There "seems to be" are two "advantages" for 2D models, which in fact are not at all advantages. Low costs and easy to use. But totally unrepresentative of what happens in a cancer in a patient.
It is not because "many people are doing something" that this thing is "good".
And most of the people using 2D models while claiming that they obtained "prominsing anticancer effects" should question themselves about the absence of actually active new (since 20 years) compounds against metastatic cancers, which still kill 90% of the cancer patients.
3D, GEMMs, PDX are more complex. However, are they closer to reality? And the other question: are 2D really obsolete? Or do they still play a role in e.g. proteomics or genomics?
I (unfortunately) reached a "significantly" older age than you ... thus I have time to read hundreds of articles and sometimes I am lucky enough to publish reviews ...
First of all, a model remains a model.
Second, there is no "wrong" versus "right" or "good" versus "bad" models. A model is the only way to scientifically validate an hypothesis.
Thus, for sure 1) 2D models can be good models for certain questions in proteomics or genomics, while they can be bad models for questions in the same areas. Once more, it is the researcher who will make a good versus a bad choice to scientifically demonstrate her / his hypothesis.
I am still often using (when I am not writing reviews ..) 2D models.
A fact in which I am nevertheless convinced at the scientific level is that cancer cells associated with cancer-associated cells (strange sentence ...) and developing in a 3D environment will have a biological behavior closer to the "biological reality" than cancer cells growing alone in a 2D environment.
So, I am convinced that mutated genes ar conserved in 2D cancer models, but I am also convinced that the sigaling pathways directly or even undirectly under the control of these mutated genes will not be the same in 2D and 3D models.
In the same manner, I am convinced that intracellular signal processings will (very often, in not in most case) markdly differ between the same cancer cell line developing alone in a 2D model versus developing in a 3D model with cancer-associated cells (not only the fibroblasts but also the amazing importance of tumor immune-related cells), because of the influences (only few examples among so many ones) of the actin cytoskeleton, of the ECM elements, of the way of migration, etc., etc...

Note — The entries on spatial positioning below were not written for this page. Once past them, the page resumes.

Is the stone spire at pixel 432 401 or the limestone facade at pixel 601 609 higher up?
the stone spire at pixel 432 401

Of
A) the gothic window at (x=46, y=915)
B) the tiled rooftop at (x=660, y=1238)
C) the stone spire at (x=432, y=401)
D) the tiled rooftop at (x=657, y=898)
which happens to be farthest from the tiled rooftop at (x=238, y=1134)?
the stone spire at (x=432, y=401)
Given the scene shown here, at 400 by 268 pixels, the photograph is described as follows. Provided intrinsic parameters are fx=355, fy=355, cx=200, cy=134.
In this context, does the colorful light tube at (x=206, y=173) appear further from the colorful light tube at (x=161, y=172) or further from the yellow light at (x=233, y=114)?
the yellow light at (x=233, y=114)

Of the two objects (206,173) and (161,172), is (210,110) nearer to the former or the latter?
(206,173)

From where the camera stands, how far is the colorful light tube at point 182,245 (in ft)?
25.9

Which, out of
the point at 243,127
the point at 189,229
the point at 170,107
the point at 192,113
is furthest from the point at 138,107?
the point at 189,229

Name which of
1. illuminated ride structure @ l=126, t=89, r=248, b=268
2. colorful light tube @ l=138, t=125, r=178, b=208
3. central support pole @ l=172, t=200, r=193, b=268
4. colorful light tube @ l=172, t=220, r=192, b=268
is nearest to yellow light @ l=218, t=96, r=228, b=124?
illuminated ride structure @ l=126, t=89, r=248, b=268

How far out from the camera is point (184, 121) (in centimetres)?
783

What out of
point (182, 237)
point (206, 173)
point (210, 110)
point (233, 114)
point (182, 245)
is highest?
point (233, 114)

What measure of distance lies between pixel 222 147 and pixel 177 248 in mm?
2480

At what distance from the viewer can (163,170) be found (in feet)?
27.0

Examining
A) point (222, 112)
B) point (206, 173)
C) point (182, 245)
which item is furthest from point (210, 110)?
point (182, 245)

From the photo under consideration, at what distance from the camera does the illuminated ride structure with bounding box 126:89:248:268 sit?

As a conclusion, all these remarks include the fact that i) my comments result of my own and only own interpretation about what I red, 2) a model is a model and there is no "bad" versus "good" model, 3) and now an approximate English translation of what we say in French: "we do not need a big gun to kill a mosquito", and 4) may be the most important, no one is the owner of the "scientific truth", certainly in the cancer area.